Records from a dataset
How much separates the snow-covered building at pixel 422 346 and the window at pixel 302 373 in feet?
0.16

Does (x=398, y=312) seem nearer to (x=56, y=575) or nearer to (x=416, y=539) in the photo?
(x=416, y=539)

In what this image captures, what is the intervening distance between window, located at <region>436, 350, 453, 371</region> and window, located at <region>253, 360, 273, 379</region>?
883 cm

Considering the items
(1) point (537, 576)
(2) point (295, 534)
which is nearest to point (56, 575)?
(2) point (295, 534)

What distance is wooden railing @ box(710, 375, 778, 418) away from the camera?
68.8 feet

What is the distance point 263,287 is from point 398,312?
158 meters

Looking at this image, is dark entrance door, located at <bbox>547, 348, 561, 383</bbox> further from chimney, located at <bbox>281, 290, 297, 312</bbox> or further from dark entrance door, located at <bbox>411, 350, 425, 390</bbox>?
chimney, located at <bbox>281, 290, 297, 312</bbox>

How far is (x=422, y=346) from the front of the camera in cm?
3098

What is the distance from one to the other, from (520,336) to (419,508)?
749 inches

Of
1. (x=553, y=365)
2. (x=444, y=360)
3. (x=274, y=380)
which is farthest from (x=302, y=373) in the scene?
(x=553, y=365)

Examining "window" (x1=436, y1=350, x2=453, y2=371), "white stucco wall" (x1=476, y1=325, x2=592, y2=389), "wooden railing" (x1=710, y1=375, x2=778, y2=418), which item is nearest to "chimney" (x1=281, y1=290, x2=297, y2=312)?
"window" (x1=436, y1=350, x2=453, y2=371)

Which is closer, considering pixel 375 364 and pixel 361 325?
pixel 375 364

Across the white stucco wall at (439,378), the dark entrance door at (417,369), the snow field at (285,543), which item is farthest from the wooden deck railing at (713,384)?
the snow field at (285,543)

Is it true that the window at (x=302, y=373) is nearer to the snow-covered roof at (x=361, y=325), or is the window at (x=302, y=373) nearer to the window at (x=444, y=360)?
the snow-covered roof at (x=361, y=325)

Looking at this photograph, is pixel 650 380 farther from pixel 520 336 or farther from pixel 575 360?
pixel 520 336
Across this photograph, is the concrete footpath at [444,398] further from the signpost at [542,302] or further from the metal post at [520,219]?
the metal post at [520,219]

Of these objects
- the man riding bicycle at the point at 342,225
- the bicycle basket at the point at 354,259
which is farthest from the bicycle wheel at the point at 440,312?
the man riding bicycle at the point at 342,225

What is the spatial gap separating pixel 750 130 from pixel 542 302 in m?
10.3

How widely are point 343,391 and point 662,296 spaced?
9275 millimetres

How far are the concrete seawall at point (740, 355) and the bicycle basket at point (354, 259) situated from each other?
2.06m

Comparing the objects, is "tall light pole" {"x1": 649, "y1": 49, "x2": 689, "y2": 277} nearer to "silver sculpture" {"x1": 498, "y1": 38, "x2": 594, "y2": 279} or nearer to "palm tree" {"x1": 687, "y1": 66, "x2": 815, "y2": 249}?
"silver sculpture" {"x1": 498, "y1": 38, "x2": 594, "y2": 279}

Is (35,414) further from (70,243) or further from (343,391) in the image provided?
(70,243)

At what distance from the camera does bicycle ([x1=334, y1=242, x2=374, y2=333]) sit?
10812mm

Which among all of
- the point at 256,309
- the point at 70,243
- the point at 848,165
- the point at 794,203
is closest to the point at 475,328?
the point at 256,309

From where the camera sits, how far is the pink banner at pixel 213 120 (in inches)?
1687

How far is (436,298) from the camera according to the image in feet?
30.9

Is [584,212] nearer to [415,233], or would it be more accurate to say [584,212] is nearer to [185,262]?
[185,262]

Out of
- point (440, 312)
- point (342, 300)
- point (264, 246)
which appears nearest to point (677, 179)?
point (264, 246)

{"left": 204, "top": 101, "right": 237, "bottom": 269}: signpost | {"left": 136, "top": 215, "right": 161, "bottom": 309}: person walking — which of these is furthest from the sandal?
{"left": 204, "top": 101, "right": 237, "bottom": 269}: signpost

### WHAT THE TASK ASKS
Give the entries again in full, exactly as they are written.

### WRITTEN SOLUTION
How much separates the snow-covered building at pixel 422 346 and the window at pixel 302 373 in feet?
0.16

Does (x=398, y=312) seem nearer to (x=56, y=575) or nearer to (x=416, y=539) in the photo?
(x=416, y=539)

In what this image captures, what is the intervening distance between window, located at <region>436, 350, 453, 371</region> and window, located at <region>253, 360, 273, 379</region>?
883 cm

Considering the items
(1) point (537, 576)
(2) point (295, 534)
which is nearest to point (56, 575)?
(2) point (295, 534)

What distance is wooden railing @ box(710, 375, 778, 418) away from the camera?
68.8 feet

What is the distance point 263,287 is from point 398,312?
158 meters

Looking at this image, is dark entrance door, located at <bbox>547, 348, 561, 383</bbox> further from chimney, located at <bbox>281, 290, 297, 312</bbox> or further from dark entrance door, located at <bbox>411, 350, 425, 390</bbox>?
chimney, located at <bbox>281, 290, 297, 312</bbox>

How far is (x=422, y=346) from the front of the camera in cm?
3098

What is the distance from one to the other, from (520,336) to (419,508)?
749 inches

Of
1. (x=553, y=365)
2. (x=444, y=360)
3. (x=274, y=380)
which is farthest from (x=302, y=373) in the scene?
(x=553, y=365)

Examining "window" (x1=436, y1=350, x2=453, y2=371), "white stucco wall" (x1=476, y1=325, x2=592, y2=389), "wooden railing" (x1=710, y1=375, x2=778, y2=418), which item is nearest to "chimney" (x1=281, y1=290, x2=297, y2=312)?
"window" (x1=436, y1=350, x2=453, y2=371)

Which is closer, considering pixel 375 364 and pixel 361 325?
pixel 375 364

Across the white stucco wall at (439,378), the dark entrance door at (417,369), the snow field at (285,543), which item is farthest from the wooden deck railing at (713,384)?
the snow field at (285,543)

Is it true that the window at (x=302, y=373) is nearer to the snow-covered roof at (x=361, y=325), or is the window at (x=302, y=373) nearer to the window at (x=444, y=360)?
the snow-covered roof at (x=361, y=325)

Looking at this photograph, is pixel 650 380 farther from pixel 520 336 or farther from pixel 575 360?
pixel 520 336
Across this photograph, is the concrete footpath at [444,398] further from the signpost at [542,302] or further from the metal post at [520,219]?
the metal post at [520,219]

Of these objects
- the man riding bicycle at the point at 342,225
- the bicycle basket at the point at 354,259
which is farthest from the bicycle wheel at the point at 440,312?
the man riding bicycle at the point at 342,225

What is the spatial gap separating pixel 750 130 from pixel 542 302 in m?
10.3

How widely are point 343,391 and point 662,296 spaced?
9275 millimetres

How far are the concrete seawall at point (740, 355) and the bicycle basket at point (354, 259) situated from each other?
2.06m

Comparing the objects, is "tall light pole" {"x1": 649, "y1": 49, "x2": 689, "y2": 277} nearer to "silver sculpture" {"x1": 498, "y1": 38, "x2": 594, "y2": 279} or nearer to "palm tree" {"x1": 687, "y1": 66, "x2": 815, "y2": 249}?
"silver sculpture" {"x1": 498, "y1": 38, "x2": 594, "y2": 279}

Is (35,414) further from (70,243) or further from (343,391) in the image provided?
(70,243)

At what distance from the camera does bicycle ([x1=334, y1=242, x2=374, y2=333]) sit?
10812mm

Which among all of
- the point at 256,309
- the point at 70,243
- the point at 848,165
- the point at 794,203
is closest to the point at 475,328?
the point at 256,309

From where the camera sits, how far is the pink banner at pixel 213 120 (in inches)?
1687

How far is (436,298) from the camera according to the image in feet?
30.9

Is [584,212] nearer to [415,233], or would it be more accurate to say [584,212] is nearer to [185,262]?
[185,262]

Out of
- point (440, 312)
- point (342, 300)
- point (264, 246)
which appears nearest to point (677, 179)?
point (264, 246)

{"left": 204, "top": 101, "right": 237, "bottom": 269}: signpost | {"left": 136, "top": 215, "right": 161, "bottom": 309}: person walking — which of these is furthest from the sandal?
{"left": 204, "top": 101, "right": 237, "bottom": 269}: signpost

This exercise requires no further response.